You want to be careful with that one.
The injunctions of the Plutarch’s Code, the Golden God, and the ciseflish Path of Ever-Growing Plenitude (which very heavily influenced the former, trading highly on the marketplace of ideas both figuratively and literally) are against cheating. One would never, for example, secure legal monopolies, or try to regulate one’s competition out of business, or default on contracts, or go back on one’s word, or play games with tariffs and subsidies, or engage in actual violence or sabotage or other things that are thuggish and unmerchantly and interfere with other sophs’ sacred right to seek profit wherever they may find it.

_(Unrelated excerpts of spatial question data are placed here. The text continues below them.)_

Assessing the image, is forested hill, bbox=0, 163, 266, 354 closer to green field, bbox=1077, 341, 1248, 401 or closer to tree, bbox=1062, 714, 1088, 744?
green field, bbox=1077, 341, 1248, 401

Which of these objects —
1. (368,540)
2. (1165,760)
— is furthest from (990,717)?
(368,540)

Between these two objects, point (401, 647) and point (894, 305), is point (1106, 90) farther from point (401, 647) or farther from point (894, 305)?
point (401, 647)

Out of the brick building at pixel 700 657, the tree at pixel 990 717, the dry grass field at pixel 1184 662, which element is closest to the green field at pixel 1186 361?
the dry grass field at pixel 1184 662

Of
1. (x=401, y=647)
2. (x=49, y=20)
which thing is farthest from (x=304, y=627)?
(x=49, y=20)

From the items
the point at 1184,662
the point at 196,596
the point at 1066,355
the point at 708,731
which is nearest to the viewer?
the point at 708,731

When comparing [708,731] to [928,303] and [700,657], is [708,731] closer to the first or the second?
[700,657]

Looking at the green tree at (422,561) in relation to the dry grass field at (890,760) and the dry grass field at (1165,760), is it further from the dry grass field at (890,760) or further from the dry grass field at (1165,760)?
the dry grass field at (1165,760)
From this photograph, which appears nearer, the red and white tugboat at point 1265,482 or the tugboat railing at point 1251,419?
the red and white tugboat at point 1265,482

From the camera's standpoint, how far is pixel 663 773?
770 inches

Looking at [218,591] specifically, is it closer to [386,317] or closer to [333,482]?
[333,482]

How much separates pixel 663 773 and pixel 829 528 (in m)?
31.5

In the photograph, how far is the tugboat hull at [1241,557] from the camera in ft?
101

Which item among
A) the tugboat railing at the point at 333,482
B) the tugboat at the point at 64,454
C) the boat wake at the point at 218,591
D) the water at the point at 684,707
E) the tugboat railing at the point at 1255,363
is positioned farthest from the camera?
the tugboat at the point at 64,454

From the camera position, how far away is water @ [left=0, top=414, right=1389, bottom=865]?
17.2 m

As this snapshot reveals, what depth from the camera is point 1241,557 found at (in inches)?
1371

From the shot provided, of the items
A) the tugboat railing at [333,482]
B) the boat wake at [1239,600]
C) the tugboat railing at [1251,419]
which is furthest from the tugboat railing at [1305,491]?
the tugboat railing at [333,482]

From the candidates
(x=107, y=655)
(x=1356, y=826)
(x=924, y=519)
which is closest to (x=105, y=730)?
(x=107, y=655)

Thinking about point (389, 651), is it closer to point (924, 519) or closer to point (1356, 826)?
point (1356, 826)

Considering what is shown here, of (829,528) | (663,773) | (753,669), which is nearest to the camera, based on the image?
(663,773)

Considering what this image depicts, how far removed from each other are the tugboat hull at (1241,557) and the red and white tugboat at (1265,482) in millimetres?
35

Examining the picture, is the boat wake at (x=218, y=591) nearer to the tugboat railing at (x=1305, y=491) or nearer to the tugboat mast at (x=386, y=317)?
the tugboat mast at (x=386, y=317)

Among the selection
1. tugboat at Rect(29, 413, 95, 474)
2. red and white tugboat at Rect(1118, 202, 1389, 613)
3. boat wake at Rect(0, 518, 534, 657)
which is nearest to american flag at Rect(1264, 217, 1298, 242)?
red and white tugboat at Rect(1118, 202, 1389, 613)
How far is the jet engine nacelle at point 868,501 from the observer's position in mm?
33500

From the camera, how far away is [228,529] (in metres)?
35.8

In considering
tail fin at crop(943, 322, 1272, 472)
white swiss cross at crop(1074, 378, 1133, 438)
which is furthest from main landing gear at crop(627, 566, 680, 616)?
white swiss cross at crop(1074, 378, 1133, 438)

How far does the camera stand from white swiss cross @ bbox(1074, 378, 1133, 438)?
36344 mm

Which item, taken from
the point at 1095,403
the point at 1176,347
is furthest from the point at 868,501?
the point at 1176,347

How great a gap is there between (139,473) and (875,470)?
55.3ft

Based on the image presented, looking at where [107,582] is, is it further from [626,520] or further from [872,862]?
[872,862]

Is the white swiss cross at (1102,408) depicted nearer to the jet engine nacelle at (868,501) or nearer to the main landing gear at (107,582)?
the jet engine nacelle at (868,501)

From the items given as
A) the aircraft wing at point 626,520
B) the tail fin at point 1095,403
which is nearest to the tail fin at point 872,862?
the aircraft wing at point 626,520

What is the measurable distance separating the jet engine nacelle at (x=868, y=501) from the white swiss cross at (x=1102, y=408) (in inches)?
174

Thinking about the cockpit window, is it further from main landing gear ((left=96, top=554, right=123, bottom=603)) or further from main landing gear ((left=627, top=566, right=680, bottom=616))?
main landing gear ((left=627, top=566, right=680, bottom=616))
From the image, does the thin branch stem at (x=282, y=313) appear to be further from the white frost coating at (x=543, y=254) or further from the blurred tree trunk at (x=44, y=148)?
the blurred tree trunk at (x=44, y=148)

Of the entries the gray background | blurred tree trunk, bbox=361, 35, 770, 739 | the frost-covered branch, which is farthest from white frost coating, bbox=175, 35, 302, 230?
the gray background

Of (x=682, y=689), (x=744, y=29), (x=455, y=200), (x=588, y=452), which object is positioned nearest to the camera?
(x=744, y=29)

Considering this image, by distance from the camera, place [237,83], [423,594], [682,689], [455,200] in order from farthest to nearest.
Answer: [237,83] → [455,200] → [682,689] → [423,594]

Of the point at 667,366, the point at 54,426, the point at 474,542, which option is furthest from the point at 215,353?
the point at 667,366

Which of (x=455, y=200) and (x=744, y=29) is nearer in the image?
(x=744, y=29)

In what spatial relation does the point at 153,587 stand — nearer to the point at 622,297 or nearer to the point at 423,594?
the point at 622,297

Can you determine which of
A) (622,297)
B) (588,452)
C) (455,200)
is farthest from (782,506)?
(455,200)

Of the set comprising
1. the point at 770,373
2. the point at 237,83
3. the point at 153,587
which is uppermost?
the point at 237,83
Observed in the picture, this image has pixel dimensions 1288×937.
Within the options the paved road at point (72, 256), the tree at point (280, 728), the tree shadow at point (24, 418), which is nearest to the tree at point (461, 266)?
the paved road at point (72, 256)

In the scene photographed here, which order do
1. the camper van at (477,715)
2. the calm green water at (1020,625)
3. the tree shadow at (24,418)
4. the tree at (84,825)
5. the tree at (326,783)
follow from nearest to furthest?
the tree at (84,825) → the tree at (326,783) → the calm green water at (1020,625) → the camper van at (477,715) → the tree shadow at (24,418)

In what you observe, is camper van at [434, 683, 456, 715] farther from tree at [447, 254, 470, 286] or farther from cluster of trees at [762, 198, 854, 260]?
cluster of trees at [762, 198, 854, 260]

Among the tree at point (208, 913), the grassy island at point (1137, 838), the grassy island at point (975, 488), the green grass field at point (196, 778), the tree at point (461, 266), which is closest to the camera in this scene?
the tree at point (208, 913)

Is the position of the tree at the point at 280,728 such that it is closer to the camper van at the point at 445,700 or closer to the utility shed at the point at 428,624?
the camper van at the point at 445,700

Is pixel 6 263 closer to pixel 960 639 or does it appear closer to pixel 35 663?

On the other hand, as cooperation is a fundamental necessity of trade, so is competition. That’s how one identifies one’s mistakes, or more accurately, everyone’s mistakes which are reducing the value added to the universe, or worst of all, subtracting value from it.
(It’s all about Entropy, after all.)
So those same plutarchs who would never, ever dream of interfering with each other’s sacred right to seek profit, on the one hand, and will cheerfully cooperate with each other in joint ventures, and offer each other warm friendship and hospitality will also cheerfully run each other out of business if they think there’s an opportunity to be had and someone’s failing in their corresponding duty to reap the market’s bounty and add value to the universe - and the person on the receiving end of this market correction will be grateful for it¹.
Because they were wrong, and now they can be right, and their ledger is going to look better in the final accounting because of it.
- This may not come naturally if you’re not a ciseflish, but you’re supposed to accept alathkháln with good grace, in this area as in all others.